Michael Bartlett will design a wearable whole-body sensor network and will receive the Young Researcher Award from the Office of Naval Research.
Horseshoe crabs are often called “living fossils” because their evolution has actually been stagnated for millions of years. However, despite the lack of long-term evolution, crabs have a unique sensory system with a network of multiple “eyes”, some of which are photoreceptors that distinguish between light and dark.
With funding from the Office of Naval Research, Michael Bartlett, an assistant professor of mechanical engineering, is using a bionic electronic version of the sensory system to develop a series of soft electronic components for human use.
Bartlett won the 2021 Young Researcher Program of the Coastal Geoscience and Optics Program of the Office of Naval Research for his efforts to transform the physiology of underwater organisms into next-generation sensor technology.
Because of the various natural sensors used by animals, Bartlett and his team in the Structure and Soft Materials Laboratory are interested in creatures such as horseshoe crabs, octopuses, and mantis shrimps. From the 10 “eyes” distributed in the shell of horseshoe crabs to the hinged compound eyes of mantis shrimp, these creatures have the ability to adjust their behavior based on the myriad information about the environment that is transmitted to the brain.
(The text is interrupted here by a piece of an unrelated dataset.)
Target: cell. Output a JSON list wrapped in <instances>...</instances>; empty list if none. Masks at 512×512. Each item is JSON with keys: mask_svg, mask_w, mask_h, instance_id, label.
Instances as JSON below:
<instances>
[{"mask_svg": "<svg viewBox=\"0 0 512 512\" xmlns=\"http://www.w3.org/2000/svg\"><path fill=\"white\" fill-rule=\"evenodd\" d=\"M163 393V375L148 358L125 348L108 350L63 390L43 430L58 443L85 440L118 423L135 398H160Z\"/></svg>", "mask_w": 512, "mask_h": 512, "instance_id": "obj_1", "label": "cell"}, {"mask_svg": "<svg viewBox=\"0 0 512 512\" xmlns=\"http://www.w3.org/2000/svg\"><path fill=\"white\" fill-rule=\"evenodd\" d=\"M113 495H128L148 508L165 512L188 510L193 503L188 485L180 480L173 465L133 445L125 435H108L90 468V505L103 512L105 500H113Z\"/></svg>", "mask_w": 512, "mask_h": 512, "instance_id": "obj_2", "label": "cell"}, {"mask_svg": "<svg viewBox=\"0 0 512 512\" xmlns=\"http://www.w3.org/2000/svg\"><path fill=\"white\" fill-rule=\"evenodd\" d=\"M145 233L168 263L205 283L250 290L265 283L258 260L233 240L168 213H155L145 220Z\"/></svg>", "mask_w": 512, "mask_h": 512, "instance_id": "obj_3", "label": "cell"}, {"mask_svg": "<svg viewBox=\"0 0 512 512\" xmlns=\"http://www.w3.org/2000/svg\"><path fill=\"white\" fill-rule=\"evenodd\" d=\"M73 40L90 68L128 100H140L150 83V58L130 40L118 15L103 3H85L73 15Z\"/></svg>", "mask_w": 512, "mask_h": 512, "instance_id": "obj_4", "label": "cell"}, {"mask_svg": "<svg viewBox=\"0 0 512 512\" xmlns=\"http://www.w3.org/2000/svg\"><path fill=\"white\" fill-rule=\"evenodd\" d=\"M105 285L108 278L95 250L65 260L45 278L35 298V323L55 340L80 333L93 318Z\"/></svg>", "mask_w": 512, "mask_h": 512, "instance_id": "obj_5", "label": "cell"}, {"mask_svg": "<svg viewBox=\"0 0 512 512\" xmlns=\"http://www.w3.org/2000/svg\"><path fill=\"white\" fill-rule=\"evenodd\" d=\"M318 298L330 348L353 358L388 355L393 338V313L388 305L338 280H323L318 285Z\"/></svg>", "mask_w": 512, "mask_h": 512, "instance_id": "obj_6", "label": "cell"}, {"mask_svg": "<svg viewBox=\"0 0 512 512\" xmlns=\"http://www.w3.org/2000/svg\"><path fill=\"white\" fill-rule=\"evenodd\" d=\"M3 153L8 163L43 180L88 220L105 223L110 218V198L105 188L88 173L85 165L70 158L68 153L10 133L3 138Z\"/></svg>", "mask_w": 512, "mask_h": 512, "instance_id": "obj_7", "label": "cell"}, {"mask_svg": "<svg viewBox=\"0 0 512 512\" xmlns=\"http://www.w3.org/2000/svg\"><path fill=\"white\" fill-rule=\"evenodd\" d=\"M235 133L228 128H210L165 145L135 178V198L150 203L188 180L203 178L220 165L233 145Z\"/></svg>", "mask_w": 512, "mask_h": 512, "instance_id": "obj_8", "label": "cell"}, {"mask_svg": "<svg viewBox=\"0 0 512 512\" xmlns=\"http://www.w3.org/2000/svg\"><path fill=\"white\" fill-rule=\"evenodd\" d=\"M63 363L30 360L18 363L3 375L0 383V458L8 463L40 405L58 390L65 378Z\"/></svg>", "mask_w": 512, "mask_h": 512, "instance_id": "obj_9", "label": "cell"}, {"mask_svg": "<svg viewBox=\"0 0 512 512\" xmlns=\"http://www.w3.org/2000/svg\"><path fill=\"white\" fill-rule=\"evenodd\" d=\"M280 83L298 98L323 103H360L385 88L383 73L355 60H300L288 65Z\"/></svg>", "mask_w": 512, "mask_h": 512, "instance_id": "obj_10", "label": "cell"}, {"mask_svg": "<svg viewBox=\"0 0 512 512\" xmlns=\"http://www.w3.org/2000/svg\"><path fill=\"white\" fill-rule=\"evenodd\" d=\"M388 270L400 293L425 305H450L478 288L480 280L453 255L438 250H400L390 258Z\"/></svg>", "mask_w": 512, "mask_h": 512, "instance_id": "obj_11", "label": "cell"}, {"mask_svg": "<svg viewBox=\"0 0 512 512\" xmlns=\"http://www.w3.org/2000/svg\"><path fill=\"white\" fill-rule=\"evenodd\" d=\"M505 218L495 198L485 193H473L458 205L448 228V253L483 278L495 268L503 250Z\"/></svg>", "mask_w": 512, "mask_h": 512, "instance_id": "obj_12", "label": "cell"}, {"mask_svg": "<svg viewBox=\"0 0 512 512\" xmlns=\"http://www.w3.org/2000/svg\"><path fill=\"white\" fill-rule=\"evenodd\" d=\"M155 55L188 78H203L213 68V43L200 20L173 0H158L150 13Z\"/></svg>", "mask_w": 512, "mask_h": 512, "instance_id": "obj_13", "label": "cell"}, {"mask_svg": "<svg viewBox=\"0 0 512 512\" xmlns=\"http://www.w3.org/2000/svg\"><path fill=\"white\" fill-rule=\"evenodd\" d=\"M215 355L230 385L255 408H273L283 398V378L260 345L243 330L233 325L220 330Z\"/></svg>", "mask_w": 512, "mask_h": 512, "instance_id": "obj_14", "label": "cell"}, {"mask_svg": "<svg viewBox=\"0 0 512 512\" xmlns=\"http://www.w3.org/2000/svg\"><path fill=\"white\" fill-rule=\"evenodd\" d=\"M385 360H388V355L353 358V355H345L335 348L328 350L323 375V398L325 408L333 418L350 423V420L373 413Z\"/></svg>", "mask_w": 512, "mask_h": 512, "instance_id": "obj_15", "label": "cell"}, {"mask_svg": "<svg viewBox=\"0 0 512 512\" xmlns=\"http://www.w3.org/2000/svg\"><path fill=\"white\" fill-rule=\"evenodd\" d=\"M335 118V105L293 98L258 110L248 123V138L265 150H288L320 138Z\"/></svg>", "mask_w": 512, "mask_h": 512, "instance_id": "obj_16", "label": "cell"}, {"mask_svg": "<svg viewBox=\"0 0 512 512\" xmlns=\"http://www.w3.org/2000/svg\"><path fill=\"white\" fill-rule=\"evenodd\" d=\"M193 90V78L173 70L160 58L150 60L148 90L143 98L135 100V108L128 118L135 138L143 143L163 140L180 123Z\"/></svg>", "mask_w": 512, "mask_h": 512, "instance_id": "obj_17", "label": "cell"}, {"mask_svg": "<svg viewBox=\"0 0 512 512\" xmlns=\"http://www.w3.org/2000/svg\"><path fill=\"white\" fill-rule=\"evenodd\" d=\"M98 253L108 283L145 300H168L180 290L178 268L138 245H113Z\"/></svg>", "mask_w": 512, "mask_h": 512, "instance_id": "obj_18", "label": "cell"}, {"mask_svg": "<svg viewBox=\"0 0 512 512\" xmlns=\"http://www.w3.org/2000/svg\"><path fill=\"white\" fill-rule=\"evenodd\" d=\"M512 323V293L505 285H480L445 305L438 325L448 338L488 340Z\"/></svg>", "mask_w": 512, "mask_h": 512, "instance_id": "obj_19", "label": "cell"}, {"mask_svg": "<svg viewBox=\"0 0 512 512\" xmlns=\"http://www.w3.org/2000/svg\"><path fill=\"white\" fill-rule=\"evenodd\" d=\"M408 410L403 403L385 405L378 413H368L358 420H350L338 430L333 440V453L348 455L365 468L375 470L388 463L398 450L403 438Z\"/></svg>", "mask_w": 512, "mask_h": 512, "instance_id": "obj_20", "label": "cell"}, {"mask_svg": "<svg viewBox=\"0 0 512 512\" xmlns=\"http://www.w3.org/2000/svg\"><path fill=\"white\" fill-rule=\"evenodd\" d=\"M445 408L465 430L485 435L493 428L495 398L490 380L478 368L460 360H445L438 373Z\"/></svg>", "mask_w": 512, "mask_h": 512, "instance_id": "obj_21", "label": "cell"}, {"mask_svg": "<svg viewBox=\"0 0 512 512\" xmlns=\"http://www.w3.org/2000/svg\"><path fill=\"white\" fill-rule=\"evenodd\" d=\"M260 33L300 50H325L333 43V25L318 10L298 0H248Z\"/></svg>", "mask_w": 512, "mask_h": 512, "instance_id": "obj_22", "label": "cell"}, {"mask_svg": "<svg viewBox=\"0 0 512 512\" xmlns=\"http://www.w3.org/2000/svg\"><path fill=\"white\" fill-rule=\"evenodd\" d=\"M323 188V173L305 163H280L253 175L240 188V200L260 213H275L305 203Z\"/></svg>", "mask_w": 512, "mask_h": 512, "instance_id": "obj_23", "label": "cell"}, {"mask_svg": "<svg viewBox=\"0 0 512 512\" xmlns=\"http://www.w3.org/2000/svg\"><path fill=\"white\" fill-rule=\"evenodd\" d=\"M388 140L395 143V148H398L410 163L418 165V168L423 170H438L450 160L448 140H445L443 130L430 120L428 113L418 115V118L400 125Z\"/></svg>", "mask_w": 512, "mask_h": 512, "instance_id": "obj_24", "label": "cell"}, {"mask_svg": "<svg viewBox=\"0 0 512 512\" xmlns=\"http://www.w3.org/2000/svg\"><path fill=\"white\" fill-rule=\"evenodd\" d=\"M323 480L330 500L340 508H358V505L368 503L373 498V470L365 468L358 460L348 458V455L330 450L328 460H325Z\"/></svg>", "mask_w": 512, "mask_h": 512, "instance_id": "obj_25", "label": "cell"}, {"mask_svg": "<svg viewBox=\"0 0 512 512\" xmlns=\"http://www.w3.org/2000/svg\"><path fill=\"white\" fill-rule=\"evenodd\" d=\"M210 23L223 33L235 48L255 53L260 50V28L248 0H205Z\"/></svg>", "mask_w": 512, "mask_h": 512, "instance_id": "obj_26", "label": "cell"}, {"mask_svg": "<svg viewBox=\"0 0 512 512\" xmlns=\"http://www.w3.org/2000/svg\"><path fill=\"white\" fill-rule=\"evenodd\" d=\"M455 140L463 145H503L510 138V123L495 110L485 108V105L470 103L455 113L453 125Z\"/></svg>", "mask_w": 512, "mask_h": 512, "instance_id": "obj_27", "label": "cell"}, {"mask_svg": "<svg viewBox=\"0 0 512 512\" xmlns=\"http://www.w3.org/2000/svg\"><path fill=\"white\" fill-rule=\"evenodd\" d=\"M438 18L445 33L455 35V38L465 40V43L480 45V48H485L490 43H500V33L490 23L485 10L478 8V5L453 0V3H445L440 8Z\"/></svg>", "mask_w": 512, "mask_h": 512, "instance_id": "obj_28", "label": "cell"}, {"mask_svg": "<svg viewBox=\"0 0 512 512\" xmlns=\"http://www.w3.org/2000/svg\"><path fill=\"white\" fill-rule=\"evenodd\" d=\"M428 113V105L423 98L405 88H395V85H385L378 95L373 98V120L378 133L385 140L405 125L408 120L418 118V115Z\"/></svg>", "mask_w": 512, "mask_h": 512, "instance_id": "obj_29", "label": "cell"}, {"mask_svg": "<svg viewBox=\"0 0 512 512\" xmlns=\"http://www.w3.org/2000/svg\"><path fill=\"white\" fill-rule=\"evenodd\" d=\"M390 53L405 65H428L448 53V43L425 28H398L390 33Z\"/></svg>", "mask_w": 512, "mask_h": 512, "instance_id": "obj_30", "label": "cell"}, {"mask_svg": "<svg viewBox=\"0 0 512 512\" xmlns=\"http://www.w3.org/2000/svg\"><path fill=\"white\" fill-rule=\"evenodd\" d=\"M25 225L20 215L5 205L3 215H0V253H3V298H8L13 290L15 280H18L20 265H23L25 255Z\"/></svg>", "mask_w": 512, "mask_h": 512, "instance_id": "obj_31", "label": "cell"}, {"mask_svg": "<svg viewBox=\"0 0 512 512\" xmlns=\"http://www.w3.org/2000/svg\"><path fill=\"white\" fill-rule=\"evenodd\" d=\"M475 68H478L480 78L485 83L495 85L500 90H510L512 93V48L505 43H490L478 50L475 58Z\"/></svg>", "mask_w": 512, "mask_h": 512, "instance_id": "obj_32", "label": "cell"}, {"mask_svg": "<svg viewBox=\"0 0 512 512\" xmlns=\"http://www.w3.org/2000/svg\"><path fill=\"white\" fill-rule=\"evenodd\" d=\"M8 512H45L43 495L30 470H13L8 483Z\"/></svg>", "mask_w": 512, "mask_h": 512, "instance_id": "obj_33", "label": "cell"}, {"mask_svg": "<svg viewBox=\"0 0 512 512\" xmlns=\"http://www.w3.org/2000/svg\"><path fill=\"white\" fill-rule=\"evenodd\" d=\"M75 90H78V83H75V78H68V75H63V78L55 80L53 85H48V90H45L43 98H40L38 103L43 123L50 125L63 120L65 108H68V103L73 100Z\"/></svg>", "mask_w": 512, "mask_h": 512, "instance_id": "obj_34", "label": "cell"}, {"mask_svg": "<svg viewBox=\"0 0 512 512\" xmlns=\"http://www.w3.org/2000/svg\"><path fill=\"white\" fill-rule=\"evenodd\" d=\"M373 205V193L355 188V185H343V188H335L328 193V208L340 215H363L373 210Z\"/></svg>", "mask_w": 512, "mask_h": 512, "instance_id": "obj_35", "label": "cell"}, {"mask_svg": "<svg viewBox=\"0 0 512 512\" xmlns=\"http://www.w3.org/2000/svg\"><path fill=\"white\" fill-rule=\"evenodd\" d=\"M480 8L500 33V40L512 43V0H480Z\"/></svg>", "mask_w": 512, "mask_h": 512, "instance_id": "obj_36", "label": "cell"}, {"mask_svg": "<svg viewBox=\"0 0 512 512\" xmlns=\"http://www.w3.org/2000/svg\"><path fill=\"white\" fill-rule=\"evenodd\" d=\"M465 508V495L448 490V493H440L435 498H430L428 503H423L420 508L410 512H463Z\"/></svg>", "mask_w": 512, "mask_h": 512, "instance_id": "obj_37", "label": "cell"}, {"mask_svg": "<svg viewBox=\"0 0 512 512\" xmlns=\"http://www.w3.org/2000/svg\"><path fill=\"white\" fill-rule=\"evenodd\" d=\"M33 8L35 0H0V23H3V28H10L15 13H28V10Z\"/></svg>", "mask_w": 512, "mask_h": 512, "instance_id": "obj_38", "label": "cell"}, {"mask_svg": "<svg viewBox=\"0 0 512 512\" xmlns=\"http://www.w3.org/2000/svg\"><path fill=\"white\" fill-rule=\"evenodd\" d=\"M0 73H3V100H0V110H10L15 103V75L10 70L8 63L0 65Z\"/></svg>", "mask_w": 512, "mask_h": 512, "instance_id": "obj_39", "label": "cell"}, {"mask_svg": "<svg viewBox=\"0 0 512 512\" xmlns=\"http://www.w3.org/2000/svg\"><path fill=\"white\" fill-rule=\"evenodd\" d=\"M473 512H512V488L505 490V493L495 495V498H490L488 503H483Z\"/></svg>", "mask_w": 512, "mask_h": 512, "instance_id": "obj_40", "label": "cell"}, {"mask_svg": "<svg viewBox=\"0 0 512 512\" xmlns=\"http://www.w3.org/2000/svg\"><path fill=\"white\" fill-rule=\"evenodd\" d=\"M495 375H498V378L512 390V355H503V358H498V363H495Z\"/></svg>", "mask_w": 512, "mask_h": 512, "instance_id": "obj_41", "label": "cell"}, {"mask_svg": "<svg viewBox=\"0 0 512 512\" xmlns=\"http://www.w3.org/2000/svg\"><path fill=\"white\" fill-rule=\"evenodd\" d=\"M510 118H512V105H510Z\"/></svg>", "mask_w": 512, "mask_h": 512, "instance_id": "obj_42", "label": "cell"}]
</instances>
“These creatures see their world in different ways and can use multiple pieces of information to assess their environment,” Bartlett said. “This kind of situational awareness is amazing, and it makes us think about how to design sensors to increase human consciousness.”
Bartlett’s method applies the idea of complex cognitive systems to integrated electronic networks. Inspired by a system in which horseshoe crabs’ multiple eyes notify their movements, the team will equip portable devices with miniature sensors to handle the movement environment.
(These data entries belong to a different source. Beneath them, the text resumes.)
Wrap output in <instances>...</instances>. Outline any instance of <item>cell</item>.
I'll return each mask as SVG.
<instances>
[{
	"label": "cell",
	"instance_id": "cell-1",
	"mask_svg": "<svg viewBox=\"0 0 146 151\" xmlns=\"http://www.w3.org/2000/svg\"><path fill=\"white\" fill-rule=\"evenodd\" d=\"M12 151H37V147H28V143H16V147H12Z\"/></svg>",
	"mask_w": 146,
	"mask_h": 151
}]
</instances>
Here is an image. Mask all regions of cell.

The data provided by the sensors will be combined to provide a more reliable image of the object’s environment. The central processing unit of the portable network will use its connected sensors to provide advanced vision, sound and proximity functions to solve potential problems.
To develop this technology, Bartlett will draw on his extensive experience in the field of soft electronics. In a recent project, he developed a polymer composite material containing liquid metal inclusions, and a device that replaced traditional cables and rigid materials with highly flexible materials. These new devices feel like skin, but carry electricity. Since then, the laboratory has used these skin-like electronic devices for soft wireless charging devices and powerful self-healing circuits. For this series of sensors, the team is rebuilding many hard-wired components into soft electronic devices to accommodate the maximum range of motion and comfort.
“With the development of soft electronics, we see the potential to create wearable devices that feel like a second skin and provide users with diverse data,” Bartlett said. “This can improve sensory perception and thus better understand someone’s environment.”
Bartlett believes that the “second skin” nature of the technology can be transformed into a next-generation diving suit, which is made of soft material components that are more like natural fabrics, rather than rigid and heavy equipment, with greater range of motion and faster Motion response.
“Ultimately, our goal is to significantly improve the basic understanding of soft sensing architecture, enabling wearable platforms to mimic underwater creatures and provide users with real-time sensor data to better understand their environment,” Bartlett said . “What if you can feel your surroundings? It’s like having eyes behind your neck.”